* **EXERCISE DATA**
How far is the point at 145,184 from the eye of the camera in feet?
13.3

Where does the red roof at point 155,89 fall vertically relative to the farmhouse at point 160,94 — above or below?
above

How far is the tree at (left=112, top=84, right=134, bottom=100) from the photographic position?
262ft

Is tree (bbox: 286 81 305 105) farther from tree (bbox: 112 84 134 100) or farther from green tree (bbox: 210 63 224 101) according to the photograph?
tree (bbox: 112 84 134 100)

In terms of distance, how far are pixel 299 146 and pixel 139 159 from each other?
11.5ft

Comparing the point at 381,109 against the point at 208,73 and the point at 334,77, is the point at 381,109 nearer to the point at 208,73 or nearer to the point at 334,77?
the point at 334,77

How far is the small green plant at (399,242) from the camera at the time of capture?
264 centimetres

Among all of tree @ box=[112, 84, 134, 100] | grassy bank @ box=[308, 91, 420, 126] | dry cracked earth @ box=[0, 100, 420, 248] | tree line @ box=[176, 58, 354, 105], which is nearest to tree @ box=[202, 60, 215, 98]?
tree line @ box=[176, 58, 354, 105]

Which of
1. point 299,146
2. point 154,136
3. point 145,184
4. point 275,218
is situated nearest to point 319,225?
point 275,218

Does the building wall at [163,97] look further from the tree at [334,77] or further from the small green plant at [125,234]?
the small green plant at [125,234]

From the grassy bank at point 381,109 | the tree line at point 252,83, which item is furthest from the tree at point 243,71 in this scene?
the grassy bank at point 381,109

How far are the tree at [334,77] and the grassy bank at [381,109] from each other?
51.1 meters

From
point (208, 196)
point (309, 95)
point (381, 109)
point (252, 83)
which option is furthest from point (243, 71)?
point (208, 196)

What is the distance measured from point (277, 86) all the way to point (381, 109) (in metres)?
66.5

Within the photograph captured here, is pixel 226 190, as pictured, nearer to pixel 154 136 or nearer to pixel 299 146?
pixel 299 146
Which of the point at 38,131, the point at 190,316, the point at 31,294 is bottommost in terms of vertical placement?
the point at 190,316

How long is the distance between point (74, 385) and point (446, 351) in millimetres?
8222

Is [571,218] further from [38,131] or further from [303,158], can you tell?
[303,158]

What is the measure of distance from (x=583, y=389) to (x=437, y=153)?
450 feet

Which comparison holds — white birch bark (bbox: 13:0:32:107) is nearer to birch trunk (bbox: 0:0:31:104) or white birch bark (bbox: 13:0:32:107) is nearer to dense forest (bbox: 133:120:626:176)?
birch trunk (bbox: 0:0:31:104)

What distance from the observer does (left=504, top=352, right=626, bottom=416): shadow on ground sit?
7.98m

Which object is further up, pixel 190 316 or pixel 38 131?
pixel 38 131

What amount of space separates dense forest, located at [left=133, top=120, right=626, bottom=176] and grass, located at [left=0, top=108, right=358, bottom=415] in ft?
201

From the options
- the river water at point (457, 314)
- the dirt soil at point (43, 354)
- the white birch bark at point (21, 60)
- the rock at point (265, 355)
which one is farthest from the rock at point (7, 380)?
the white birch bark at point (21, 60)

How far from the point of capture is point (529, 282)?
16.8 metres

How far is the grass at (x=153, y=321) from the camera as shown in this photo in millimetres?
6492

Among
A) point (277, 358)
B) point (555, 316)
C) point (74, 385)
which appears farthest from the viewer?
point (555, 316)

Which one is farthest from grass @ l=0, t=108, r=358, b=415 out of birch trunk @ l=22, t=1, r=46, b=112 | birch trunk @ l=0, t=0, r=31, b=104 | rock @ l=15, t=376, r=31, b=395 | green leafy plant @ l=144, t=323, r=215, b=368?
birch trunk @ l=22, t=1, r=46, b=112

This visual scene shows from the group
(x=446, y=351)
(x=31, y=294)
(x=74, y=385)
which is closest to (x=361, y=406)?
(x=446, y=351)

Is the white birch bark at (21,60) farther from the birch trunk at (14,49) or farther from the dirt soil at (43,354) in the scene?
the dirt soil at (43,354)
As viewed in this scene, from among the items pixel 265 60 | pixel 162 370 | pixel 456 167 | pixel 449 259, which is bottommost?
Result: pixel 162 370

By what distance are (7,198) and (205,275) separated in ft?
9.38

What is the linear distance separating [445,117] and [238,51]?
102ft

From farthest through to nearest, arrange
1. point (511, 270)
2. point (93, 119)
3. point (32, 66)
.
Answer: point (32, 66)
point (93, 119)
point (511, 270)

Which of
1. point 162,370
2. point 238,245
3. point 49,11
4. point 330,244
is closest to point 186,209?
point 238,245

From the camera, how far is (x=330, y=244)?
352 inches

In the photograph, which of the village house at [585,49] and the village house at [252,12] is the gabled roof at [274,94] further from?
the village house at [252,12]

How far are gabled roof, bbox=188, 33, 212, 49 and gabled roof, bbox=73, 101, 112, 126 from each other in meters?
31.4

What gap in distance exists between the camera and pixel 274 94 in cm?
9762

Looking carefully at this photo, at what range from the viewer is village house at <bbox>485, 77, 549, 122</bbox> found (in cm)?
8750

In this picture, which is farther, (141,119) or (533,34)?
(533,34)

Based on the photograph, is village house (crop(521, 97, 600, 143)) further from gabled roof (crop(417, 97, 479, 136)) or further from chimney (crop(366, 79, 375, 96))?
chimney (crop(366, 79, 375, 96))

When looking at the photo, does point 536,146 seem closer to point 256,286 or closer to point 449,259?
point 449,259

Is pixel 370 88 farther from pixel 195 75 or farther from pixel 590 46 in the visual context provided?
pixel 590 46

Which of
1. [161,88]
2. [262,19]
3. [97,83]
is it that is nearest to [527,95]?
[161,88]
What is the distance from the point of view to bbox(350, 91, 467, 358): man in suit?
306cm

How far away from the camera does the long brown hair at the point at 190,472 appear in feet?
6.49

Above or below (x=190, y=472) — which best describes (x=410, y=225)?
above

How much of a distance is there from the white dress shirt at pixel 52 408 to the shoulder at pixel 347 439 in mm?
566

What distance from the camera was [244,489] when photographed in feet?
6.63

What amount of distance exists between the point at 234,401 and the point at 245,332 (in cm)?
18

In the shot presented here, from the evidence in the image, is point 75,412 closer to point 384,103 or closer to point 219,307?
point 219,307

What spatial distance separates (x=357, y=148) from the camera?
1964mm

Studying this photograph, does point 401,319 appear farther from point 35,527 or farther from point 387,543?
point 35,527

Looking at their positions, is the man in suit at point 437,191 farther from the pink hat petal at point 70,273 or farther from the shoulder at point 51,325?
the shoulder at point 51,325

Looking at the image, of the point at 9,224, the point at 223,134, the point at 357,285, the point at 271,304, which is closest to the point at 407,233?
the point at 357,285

* **REQUIRED TASK**
Give back exactly the lines from the line containing "How far are gabled" to the end of the entries, and no other lines.

* **OUTPUT FOR THIS TASK**
How far are gabled roof, bbox=188, 33, 212, 49 and gabled roof, bbox=73, 101, 112, 126 from each other in meters?
31.4

What gap in distance exists between the camera and pixel 274 94 in cm?
9762

Looking carefully at this photo, at what range from the viewer is village house at <bbox>485, 77, 549, 122</bbox> found (in cm)?
8750

In this picture, which is farther, (141,119) or (533,34)?
(533,34)

Based on the photograph, is village house (crop(521, 97, 600, 143)) further from gabled roof (crop(417, 97, 479, 136)) or further from chimney (crop(366, 79, 375, 96))?
chimney (crop(366, 79, 375, 96))

When looking at the photo, does point 536,146 seem closer to point 256,286 or closer to point 449,259?
point 449,259

Is pixel 370 88 farther from pixel 195 75 or farther from pixel 590 46 in the visual context provided?
pixel 590 46

Which of
1. [161,88]
2. [262,19]
3. [97,83]
is it that is nearest to [527,95]?
[161,88]
What is the distance from the point of view to bbox(350, 91, 467, 358): man in suit?
306cm

How far away from the camera does the long brown hair at the point at 190,472 appear in feet?
6.49

Above or below (x=190, y=472) — which best describes (x=410, y=225)?
above

How much of a distance is there from the white dress shirt at pixel 52 408 to the shoulder at pixel 347 439 in mm?
566

What distance from the camera was [244,489] when photographed in feet?
6.63

What amount of distance exists between the point at 234,401 and the point at 245,332 (in cm)?
18

In the shot presented here, from the evidence in the image, is point 75,412 closer to point 384,103 or closer to point 219,307?
point 219,307

What spatial distance separates (x=357, y=148) from the camera?
1964mm

Studying this photograph, does point 401,319 appear farther from point 35,527 or farther from point 387,543?
point 35,527

Looking at their positions, is the man in suit at point 437,191 farther from the pink hat petal at point 70,273 or farther from the shoulder at point 51,325?
the shoulder at point 51,325

Looking at the image, of the point at 9,224, the point at 223,134, the point at 357,285, the point at 271,304, which is closest to the point at 407,233?
the point at 357,285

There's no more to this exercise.